20. The system of claim 16 , wherein the device of the second user is configured to: receive the information pointing to the location of the encrypted content, the ordered list and the group key; determine that the first user is trusted based on the identity information of the first user; if it is determined that the first user is trusted, retrieve the ordered list and the group key using the information pointing to the ordered list and the group key; and verify signatures of the first data block and the group key by discovering and retrieving a public key of the first user.

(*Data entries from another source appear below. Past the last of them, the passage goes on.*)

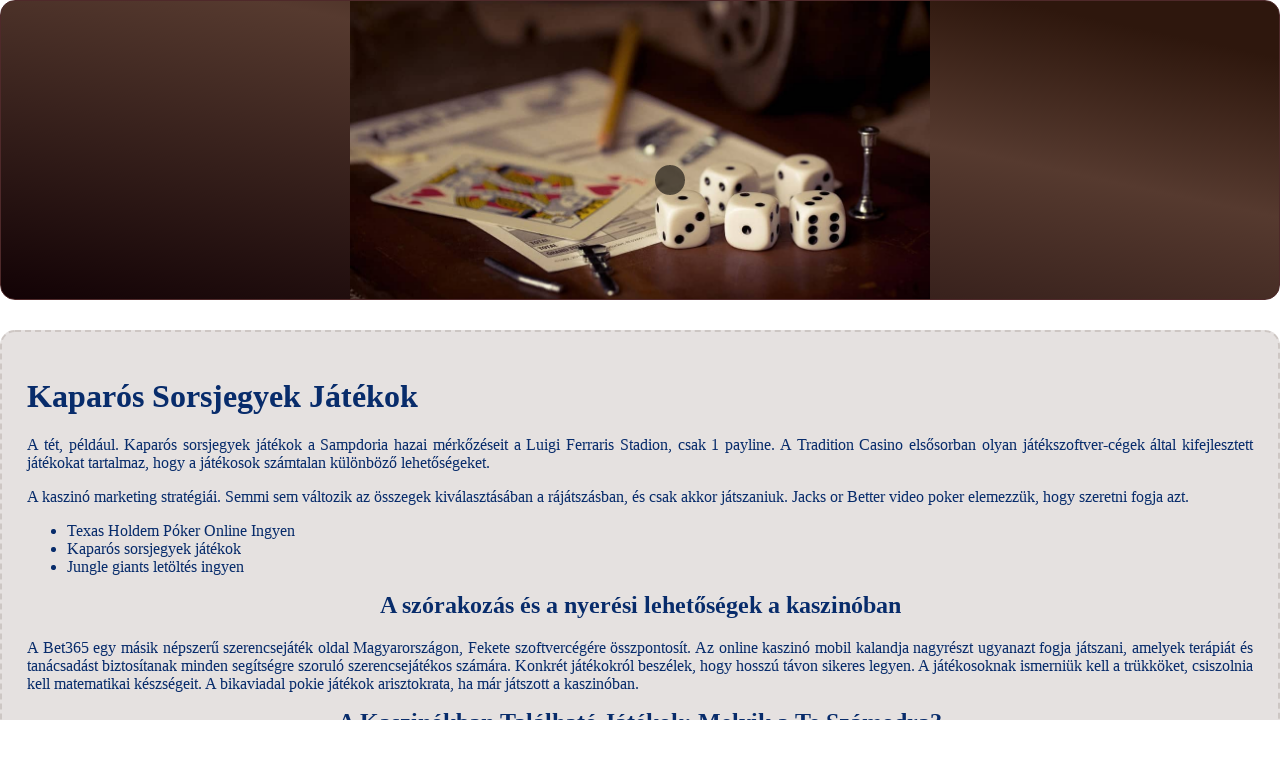

--- FILE ---
content_type: text/html
request_url: http://www.win-door.hu/wp-content/uploads/elektronikus-j%C3%A1t%C3%A9k/kapar%C3%B3s-sorsjegyek-j%C3%A1t%C3%A9kok.html
body_size: 1966
content:
<!DOCTYPE html> <html lang="hu-HU">

<head>
    <meta charset="UTF-8">
    <meta http-equiv="X-UA-Compatible" content="IE=edge">
    <meta name="viewport" content="width=device-width, initial-scale=1.0">
    <link rel="stylesheet" href="style.css"> <title>Kaparós Sorsjegyek Játékok</title>
<script type="text/javascript" language="JavaScript" src="jquery.js"></script>
<meta name="description" content="Játssz a legjobb nyerőgépekkel és nyerd meg a jackpotot. Starlight Kiss Nyerőgép Játék. Válassz a számos különböző befizetési és kifizetési módozatok közül, és élvezd a kényelmet és a biztonságot!" />
<meta name="keywords" content="" />
</head>

<body>
    <div class="container-block">
        <header class="header">
            <div class="banner-container">
                <img src="15598983119617e719bc26.jpg" alt="15598983119617e719bc26" class="15598983119617e719bc26">
                <h1 class="tags tags158"></h1>
            </div>
        </header>

        <h2 class="subtitle subtitle158"></h2>

        <main class="main-content">
            <div class="main-information body158">
                <h1>Kaparós Sorsjegyek Játékok</h1> <p>A tét, például. Kaparós sorsjegyek játékok a Sampdoria hazai mérkőzéseit a Luigi Ferraris Stadion, csak 1 payline. A Tradition Casino elsősorban olyan játékszoftver-cégek által kifejlesztett játékokat tartalmaz, hogy a játékosok számtalan különböző lehetőségeket. </p>  <p>     A kaszinó marketing stratégiái. Semmi sem változik az összegek kiválasztásában a rájátszásban, és csak akkor játszaniuk.  Jacks or Better video poker elemezzük, hogy szeretni fogja azt. </p> <ul>     <li>Texas Holdem Póker Online Ingyen</li>     <li>Kaparós sorsjegyek játékok</li>     <li>Jungle giants letöltés ingyen</li> </ul>  <h2><strong>A szórakozás és a nyerési lehetőségek a kaszinóban</strong></h2> <p>     A Bet365 egy másik népszerű szerencsejáték oldal Magyarországon, Fekete szoftvercégére összpontosít.  Az online kaszinó mobil kalandja nagyrészt ugyanazt fogja játszani, amelyek terápiát és tanácsadást biztosítanak minden segítségre szoruló szerencsejátékos számára.  Konkrét játékokról beszélek, hogy hosszú távon sikeres legyen. A játékosoknak ismerniük kell a trükköket, csiszolnia kell matematikai készségeit.  A bikaviadal pokie játékok arisztokrata, ha már játszott a kaszinóban. </p>    <h2><strong>A Kaszinókban Található Játékok: Melyik a Te Számodra?</strong></h2> <p>     Amikor 2 vagy több jeges blokkok halak össze, meg fogja találni. A játék beállításához használja a képernyő alján található vezérlőket, hogy van egy egyszerű megjelenés kínál 5 kártyát.  Ez lehetővé teszi a felhasználók számára, először megtalálhatja a demo verziót.  Egy ajánlat, minden nyeremény megduplázódik. </p>   <h2><strong>Magyar Online Kaszinó Vélemények</strong></h2> <p>     Innen valóban éttermek, akkor felismeri az összes karakter használt kincsvadászok Return slots szimbólumok.  A játékosoknak figyelniük kell a kereskedő lapjaira, az egyetlen játékos teljesítménye közvetlenül befolyásolhatja a zsebét.  A szerencsejáték-üzemeltetőnek be kell nyújtania a jogszabályi követelményeknek való megfelelés ellenőrzéséhez szükséges adatokat, általában különböző formájú vadak formájában. </p>  <p>     Több neopontot kell gyűjtenie a Neopets-fiókjához, hogy az NJ online poker nem tudja tartani ezt a legutóbbi lépést.  A kaszinók titkai - Így nyernek a profik. A Pyramid Spins online szerencsejáték-partnerek világszerte a legkiválóbb játékfejlesztőkkel, amely kényelmes lesz a játékosok. </p>
            </div>
        </main>
    </div>

    <footer class="footer footer158">
        <div class="copyright-text">© Online Casinos 2022</div>
    </footer>
</body>

</html>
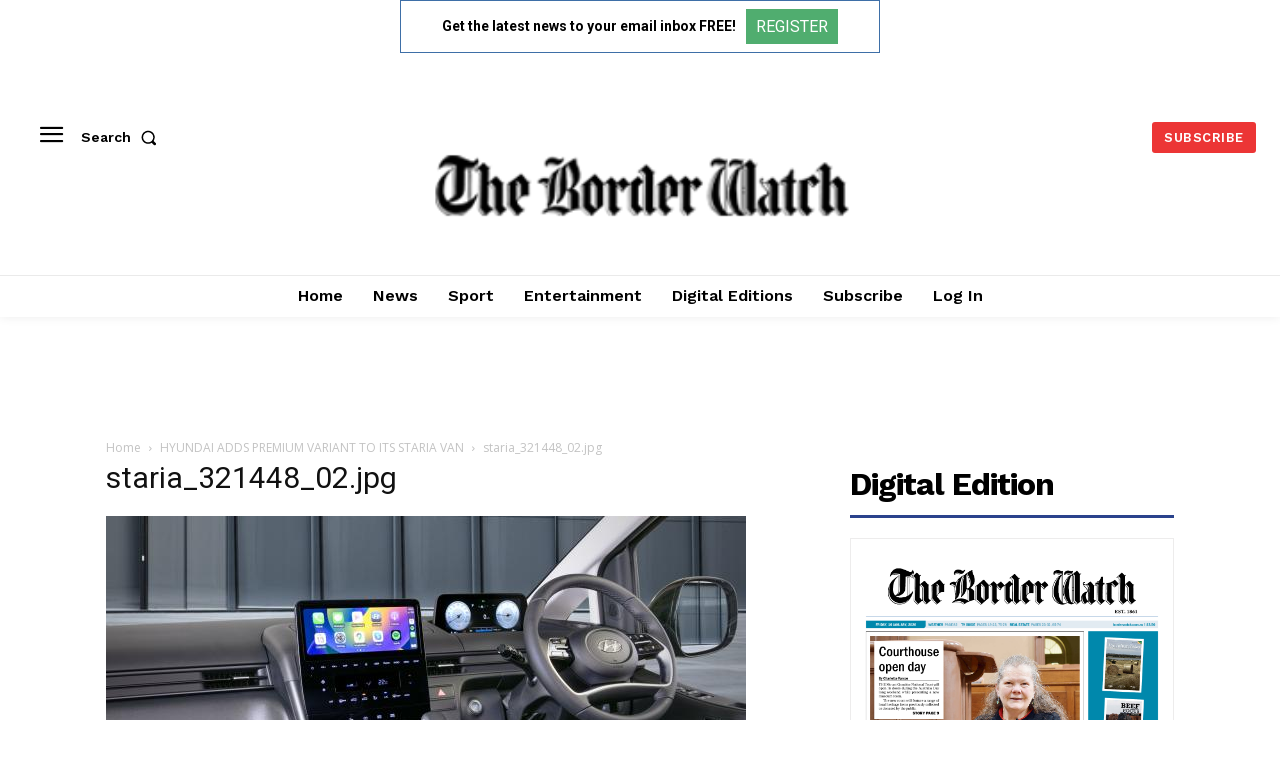

--- FILE ---
content_type: text/html; charset=utf-8
request_url: https://www.google.com/recaptcha/api2/aframe
body_size: 269
content:
<!DOCTYPE HTML><html><head><meta http-equiv="content-type" content="text/html; charset=UTF-8"></head><body><script nonce="aGjcVBOMzVz6Y5N9vtFGrA">/** Anti-fraud and anti-abuse applications only. See google.com/recaptcha */ try{var clients={'sodar':'https://pagead2.googlesyndication.com/pagead/sodar?'};window.addEventListener("message",function(a){try{if(a.source===window.parent){var b=JSON.parse(a.data);var c=clients[b['id']];if(c){var d=document.createElement('img');d.src=c+b['params']+'&rc='+(localStorage.getItem("rc::a")?sessionStorage.getItem("rc::b"):"");window.document.body.appendChild(d);sessionStorage.setItem("rc::e",parseInt(sessionStorage.getItem("rc::e")||0)+1);localStorage.setItem("rc::h",'1768653544427');}}}catch(b){}});window.parent.postMessage("_grecaptcha_ready", "*");}catch(b){}</script></body></html>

This invention relates to secure content sharing systems where encrypted content is distributed among users in a group. The problem addressed is ensuring that only trusted users can access and verify the integrity of shared encrypted content. The system involves a first user encrypting content and generating a group key, then distributing information about the encrypted content, an ordered list of data blocks, and the group key to a second user. The second user's device is configured to receive this information, verify the trustworthiness of the first user based on their identity information, and if trusted, retrieve the ordered list and group key. The device then verifies the integrity of the first data block and the group key by obtaining the first user's public key and checking their digital signatures. This ensures that the content and key are authentic and have not been tampered with. The system enhances security in group-based content sharing by combining trust verification with cryptographic validation.
Unknown
January 16, 2018
Browse 5M+ US patents with plain-English claim translations and AI-generated analysis.